### TASK DIRECTIONS
Retype the article on the killing of Melissa Millan verbatim, starting with "The killing of" and going on through "on a boulevard.".

Start of EXTRACTED TEXT

The killing of Melissa Millan in 2014 shocked the town of Simsbury, Connecticut. An insurance executive and mother of two, Millan, 54, was stabbed while jogging and was found bloodied on a boulevard.

But investigators were stymied in their search for the killer, and the case only grew colder as the years passed.

Then, last week, a man walked into his pastors’ home and confessed to the crime. The man, William Winters Leverett, 27, of Windsor Locks, Connecticut, has been charged with murder. According to a police affidavit, he told authorities that he had spotted the woman while she was jogging and was attracted to her, but went into a frenzy as he approached her, and then stabbed her.

Leverett went to the Suffield, Connecticut, apartment of Mike and Colette Trazinski, founders and co-pastors of a small church, on Sept. 19.

The couple prayed with Leverett. Then he asked them if they remembered the story of Millan, who was found on Iron Horse Boulevard in Simsbury with a single stab wound in her chest around 8 p.m. on Nov. 20, 2014, and later pronounced dead at a hospital.

End of EXTRACTED TEXT
Start of RECORDED DATA

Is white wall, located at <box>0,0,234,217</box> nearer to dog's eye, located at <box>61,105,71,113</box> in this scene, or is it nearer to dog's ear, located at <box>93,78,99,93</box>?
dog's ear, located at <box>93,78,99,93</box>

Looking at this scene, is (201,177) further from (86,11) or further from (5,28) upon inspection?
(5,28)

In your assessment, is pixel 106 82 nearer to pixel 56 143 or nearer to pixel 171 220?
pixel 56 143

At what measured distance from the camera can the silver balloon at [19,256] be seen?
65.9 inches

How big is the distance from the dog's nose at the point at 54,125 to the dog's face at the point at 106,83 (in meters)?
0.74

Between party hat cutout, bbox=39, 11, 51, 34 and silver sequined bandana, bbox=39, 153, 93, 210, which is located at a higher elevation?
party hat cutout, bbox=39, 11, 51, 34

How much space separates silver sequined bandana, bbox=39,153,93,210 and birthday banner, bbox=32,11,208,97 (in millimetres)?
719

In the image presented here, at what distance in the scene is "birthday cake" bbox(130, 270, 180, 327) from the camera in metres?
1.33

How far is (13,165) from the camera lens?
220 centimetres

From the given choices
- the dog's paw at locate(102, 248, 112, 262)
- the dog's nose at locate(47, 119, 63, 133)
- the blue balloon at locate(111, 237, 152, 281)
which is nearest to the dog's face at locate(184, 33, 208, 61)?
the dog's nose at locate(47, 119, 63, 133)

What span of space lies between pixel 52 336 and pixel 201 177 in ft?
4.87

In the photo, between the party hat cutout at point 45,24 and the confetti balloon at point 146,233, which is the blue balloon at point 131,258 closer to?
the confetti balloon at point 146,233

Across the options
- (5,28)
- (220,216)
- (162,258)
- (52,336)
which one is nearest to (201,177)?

End of RECORDED DATA

### YOUR RESPONSE
The killing of Melissa Millan in 2014 shocked the town of Simsbury, Connecticut. An insurance executive and mother of two, Millan, 54, was stabbed while jogging and was found bloodied on a boulevard.